**Objective:**
Rewrite the data between the lines holding "At what distance from the camera is the" and "1.52 metres", inclusive, changing "police officer" to "traffic warden" and keeping everything else the same.

**Dataset records:**
※
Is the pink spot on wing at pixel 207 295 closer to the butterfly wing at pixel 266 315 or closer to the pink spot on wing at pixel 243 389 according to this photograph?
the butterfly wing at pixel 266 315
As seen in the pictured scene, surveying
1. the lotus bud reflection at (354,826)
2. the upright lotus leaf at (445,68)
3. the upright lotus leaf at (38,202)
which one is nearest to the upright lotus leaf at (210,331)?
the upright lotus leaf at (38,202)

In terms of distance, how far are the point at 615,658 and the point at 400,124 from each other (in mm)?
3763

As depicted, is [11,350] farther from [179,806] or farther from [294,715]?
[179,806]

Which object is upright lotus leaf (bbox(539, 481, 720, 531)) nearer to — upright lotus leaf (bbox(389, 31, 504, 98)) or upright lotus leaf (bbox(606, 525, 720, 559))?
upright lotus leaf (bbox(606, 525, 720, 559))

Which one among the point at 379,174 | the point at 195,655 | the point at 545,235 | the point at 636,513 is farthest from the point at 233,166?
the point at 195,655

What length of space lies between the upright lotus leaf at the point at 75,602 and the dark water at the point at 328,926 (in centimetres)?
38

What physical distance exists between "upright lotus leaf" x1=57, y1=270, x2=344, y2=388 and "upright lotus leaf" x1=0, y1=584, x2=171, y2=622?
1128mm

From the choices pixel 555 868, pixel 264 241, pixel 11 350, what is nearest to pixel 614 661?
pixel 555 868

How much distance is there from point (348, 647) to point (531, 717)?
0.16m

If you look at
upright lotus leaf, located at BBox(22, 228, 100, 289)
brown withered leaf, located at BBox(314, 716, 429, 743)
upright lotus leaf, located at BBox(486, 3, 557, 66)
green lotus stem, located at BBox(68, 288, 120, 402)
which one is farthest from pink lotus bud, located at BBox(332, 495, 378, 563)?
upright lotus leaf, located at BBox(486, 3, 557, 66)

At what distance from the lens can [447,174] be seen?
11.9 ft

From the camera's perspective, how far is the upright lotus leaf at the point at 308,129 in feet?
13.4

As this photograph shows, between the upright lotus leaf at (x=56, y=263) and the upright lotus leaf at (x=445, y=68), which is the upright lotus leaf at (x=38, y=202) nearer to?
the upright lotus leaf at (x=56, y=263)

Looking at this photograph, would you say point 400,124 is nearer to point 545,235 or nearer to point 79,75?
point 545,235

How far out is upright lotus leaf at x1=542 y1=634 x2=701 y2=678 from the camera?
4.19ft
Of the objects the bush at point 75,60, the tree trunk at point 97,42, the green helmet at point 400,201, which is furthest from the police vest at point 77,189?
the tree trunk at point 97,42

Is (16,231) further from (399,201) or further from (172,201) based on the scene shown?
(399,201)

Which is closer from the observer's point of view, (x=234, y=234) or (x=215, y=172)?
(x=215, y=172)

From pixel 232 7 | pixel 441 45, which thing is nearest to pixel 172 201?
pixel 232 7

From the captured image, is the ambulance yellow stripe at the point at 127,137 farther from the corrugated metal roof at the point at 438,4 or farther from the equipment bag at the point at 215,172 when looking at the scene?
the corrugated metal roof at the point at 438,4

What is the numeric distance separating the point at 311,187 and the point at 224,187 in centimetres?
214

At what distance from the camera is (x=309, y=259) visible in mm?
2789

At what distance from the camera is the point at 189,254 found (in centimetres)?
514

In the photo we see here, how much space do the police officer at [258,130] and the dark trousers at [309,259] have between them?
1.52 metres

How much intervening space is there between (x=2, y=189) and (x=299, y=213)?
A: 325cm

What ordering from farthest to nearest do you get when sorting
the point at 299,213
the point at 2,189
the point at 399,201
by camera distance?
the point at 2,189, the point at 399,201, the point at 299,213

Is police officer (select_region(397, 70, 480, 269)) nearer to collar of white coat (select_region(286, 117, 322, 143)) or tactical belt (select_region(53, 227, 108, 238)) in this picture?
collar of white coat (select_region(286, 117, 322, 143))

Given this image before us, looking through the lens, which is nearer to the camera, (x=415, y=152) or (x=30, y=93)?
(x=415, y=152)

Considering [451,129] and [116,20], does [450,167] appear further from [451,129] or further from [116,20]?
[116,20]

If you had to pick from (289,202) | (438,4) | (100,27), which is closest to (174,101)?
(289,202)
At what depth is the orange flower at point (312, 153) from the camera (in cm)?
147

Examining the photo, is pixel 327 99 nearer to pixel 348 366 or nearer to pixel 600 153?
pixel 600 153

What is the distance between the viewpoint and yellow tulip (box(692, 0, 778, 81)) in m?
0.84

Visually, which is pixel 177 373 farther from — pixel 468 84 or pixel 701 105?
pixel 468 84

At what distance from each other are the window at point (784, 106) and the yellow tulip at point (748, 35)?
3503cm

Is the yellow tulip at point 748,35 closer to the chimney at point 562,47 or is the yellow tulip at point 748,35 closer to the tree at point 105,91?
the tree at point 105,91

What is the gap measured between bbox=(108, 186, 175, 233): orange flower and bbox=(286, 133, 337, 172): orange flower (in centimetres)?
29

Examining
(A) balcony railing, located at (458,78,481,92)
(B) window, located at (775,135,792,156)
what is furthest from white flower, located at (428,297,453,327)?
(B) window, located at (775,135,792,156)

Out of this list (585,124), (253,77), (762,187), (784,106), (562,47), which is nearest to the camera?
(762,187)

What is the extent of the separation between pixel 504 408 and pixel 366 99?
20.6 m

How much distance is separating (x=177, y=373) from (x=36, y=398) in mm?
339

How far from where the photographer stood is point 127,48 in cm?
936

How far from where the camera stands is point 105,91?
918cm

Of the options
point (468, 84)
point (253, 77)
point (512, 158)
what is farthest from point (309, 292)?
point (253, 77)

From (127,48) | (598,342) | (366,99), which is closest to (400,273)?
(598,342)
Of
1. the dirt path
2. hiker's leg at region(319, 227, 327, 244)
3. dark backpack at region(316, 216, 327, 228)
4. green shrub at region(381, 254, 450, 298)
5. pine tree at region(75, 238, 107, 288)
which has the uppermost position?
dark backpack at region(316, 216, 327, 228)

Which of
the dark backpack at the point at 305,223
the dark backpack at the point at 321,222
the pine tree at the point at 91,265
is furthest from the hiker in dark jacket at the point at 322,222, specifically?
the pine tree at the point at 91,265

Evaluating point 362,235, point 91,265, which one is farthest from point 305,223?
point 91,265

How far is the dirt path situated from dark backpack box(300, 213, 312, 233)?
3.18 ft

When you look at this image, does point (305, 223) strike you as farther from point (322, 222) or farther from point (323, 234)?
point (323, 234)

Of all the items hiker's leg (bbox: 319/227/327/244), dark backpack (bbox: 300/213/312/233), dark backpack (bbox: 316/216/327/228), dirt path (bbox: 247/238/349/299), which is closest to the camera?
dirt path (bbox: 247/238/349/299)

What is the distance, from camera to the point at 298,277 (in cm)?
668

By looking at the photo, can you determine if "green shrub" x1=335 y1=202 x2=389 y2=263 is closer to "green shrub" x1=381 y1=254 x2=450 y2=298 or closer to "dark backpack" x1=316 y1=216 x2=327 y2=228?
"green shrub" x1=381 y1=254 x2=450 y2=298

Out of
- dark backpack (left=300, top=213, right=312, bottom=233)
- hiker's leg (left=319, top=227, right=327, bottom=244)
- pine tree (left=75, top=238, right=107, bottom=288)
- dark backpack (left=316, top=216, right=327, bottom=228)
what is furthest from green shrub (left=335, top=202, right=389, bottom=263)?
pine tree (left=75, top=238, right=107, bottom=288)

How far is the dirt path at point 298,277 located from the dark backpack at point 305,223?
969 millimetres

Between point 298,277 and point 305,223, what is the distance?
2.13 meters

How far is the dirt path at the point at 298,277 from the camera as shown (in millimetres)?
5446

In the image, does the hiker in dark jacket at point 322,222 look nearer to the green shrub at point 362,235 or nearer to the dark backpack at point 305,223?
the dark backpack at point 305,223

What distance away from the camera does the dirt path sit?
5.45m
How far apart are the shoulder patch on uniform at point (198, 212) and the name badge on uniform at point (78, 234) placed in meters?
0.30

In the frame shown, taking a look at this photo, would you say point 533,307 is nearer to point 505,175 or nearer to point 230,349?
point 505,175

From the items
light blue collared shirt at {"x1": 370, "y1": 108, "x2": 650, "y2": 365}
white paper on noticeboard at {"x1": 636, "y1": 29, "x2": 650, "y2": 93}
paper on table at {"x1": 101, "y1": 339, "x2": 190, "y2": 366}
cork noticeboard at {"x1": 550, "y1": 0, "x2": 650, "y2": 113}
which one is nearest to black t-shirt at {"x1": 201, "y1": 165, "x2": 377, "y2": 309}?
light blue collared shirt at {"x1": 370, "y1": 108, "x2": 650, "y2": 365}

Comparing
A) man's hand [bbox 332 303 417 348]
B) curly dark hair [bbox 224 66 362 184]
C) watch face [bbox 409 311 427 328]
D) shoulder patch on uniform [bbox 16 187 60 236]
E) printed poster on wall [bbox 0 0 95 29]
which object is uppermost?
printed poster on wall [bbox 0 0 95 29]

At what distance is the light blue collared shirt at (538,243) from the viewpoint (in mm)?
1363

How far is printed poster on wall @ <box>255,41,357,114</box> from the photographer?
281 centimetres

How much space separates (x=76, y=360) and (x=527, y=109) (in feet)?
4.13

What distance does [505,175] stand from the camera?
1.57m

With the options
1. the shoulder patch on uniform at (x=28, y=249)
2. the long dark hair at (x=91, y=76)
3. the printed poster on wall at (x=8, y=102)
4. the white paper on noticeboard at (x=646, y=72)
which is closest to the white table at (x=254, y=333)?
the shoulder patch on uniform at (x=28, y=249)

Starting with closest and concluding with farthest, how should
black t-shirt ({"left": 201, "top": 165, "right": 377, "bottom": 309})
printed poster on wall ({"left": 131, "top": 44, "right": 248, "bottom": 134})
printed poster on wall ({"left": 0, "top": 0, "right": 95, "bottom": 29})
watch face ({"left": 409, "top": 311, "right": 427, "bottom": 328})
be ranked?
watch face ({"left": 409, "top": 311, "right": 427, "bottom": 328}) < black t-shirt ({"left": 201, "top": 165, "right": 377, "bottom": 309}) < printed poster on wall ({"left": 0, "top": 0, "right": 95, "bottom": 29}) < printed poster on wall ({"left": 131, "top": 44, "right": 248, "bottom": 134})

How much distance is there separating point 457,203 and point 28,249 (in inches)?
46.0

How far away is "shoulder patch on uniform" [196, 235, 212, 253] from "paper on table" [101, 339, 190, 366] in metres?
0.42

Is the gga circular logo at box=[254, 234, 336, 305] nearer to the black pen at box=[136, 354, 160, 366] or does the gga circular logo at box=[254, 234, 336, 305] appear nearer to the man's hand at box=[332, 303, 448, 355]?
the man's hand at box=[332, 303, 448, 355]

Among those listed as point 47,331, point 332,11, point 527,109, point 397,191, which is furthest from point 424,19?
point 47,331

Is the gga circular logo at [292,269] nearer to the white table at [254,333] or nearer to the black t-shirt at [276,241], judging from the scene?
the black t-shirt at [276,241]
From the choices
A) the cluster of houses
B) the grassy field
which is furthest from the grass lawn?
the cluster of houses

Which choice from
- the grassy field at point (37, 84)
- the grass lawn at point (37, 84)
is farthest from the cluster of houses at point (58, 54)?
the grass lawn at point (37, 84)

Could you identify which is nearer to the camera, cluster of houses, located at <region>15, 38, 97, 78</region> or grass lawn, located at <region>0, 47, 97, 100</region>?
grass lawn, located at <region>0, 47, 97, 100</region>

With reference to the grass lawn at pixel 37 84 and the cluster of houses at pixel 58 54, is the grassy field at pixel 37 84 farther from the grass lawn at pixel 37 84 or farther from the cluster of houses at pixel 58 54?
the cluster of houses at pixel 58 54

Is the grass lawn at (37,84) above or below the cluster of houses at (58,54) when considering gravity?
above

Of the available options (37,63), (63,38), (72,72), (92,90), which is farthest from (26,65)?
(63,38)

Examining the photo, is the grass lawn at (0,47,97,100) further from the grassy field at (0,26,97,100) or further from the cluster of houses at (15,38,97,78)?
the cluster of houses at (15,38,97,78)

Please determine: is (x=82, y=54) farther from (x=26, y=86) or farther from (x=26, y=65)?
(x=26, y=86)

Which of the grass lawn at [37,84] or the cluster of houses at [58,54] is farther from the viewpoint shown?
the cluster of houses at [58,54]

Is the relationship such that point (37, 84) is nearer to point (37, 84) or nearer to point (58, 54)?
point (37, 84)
※
**The reply:**
At what distance from the camera is the point at 189,254 found (in centimetres)?
514

In the photo we see here, how much space do the traffic warden at [258,130] and the dark trousers at [309,259] have between them?
1.52 metres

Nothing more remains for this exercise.